Forget who we are when we’re here and figure out who we’re meant to be.

I think I’d like that.

I’d like to talk about us without whispering over the tops of the towering walls we’ve each built around ourselves.

Now, I just have to survive until Friday night and our flight without, you know, committing a murder and ending up in jail.

Maybe Callie would come bail me out, too.

She just might have to, if Frank calls me again.

I close my eyes and pinch the bridge of my nose, leaning back in my desk chair with a wicked headache as my phone blares again.

Groaning, I snag it without opening my eyes, swipe it blindly, and lift it to my ear.

“What. What now?”

“I think you already know, boss,” Frank says.

“How many is it now?” I grumble.

“We’re up to seventeen nuisance suits. Four that pose a significant legal threat if Haydn’s lawyers are good enough,” Frank says. “Your turn. How many advertisers have we lost now?”

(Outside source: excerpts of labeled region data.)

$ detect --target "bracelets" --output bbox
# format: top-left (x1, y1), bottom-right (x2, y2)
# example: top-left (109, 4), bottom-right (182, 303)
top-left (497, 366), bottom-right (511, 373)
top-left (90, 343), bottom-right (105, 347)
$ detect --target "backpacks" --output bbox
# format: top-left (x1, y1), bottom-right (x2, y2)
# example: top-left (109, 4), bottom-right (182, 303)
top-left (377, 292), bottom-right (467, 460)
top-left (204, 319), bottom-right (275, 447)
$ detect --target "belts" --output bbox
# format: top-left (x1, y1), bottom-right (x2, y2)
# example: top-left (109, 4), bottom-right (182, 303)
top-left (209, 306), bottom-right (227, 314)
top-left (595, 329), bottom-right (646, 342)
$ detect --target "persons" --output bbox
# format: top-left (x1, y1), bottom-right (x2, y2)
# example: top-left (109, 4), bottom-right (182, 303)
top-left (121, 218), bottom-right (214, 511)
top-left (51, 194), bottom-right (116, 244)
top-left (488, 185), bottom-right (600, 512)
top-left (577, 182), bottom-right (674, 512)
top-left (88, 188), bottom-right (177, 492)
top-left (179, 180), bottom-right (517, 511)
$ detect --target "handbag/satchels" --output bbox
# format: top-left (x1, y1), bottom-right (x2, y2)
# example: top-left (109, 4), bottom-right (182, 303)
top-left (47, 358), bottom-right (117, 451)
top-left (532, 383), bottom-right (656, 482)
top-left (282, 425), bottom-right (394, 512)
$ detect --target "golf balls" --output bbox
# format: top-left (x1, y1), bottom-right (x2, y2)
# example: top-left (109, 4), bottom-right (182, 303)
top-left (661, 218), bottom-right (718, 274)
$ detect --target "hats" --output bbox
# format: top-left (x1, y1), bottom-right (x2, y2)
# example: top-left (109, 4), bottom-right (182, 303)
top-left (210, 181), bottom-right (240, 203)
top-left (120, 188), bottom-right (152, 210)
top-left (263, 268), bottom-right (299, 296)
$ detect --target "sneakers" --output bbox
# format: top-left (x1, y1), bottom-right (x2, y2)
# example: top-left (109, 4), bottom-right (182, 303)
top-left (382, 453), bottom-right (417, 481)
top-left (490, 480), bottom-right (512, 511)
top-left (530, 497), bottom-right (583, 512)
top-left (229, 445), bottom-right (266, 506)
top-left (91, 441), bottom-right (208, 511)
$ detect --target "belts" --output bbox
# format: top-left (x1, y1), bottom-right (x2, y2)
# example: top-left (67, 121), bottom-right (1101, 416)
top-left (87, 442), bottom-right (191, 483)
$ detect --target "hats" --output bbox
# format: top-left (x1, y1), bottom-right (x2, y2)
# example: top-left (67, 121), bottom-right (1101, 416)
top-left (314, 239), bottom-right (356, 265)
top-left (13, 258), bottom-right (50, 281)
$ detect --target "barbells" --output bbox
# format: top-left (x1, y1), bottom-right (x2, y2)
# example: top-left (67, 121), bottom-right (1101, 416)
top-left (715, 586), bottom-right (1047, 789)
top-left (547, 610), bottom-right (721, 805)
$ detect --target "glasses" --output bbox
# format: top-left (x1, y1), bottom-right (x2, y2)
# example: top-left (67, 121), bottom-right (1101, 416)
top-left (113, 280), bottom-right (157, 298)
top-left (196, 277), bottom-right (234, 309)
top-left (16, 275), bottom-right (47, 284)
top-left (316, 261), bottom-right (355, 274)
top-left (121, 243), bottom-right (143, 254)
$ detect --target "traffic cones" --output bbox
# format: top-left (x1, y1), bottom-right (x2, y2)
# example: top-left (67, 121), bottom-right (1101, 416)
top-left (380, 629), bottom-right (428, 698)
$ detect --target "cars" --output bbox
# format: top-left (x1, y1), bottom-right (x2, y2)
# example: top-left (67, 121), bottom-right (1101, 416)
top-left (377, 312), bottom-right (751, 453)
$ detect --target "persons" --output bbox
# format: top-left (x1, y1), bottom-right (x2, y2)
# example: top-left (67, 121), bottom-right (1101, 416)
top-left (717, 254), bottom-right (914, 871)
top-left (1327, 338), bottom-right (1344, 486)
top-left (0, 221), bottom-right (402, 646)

“Nine, and I’m very well aware,” I snap. “Look. I’m not worried. I’ll bankroll The Tea and every last subsidiary out of my personal funds if it means we’re pissing Vance Haydn off this much.”

There’s a long pause before he slowly asks, “Just what are you playing at, Mr. Osprey?”

“Nothing, Frank. I simply refuse to be bullied, even if our advertisers cave under the pressure.”

“Is that really all this is?”

I’m almost startled by the near fatherly concern in Frank’s voice.

Shit.

I don’t usually think of my employees—even Wanda—as friends who consider me human and who care about my well-being.

“Don’t go sentimental on me now,” I mutter. “I need you to keep that razor edge in the courtroom, not go limp.”

“No wet noodles in this Italian blood. Just pointing out when my boss might be acting less than wisely out of personal reasons that could jeopardize the entire company.” He pauses. “And maybe I feel a bit of concern for your stress level, if I’m being frank.”

“You’re always Frank.” I wait for him to snort at that lame joke before I finish. “That’s a long, borderline legalese way of saying you’re scared shitless for me.”

“I neither confirm nor deny.”

“Just plead the fifth and we’ll be done for the day.” I open my eyes with a sigh, swiveling my chair to look out over the Chicago skyline, a whole world moving that’s indifferent to my woe. “Every move Haydn makes is a warning shot, Frank. He wants attention. Mine, specifically.”

I knew this was coming.

Haydn knows.

He must know beyond any doubt who wants him tossed in the meat grinder.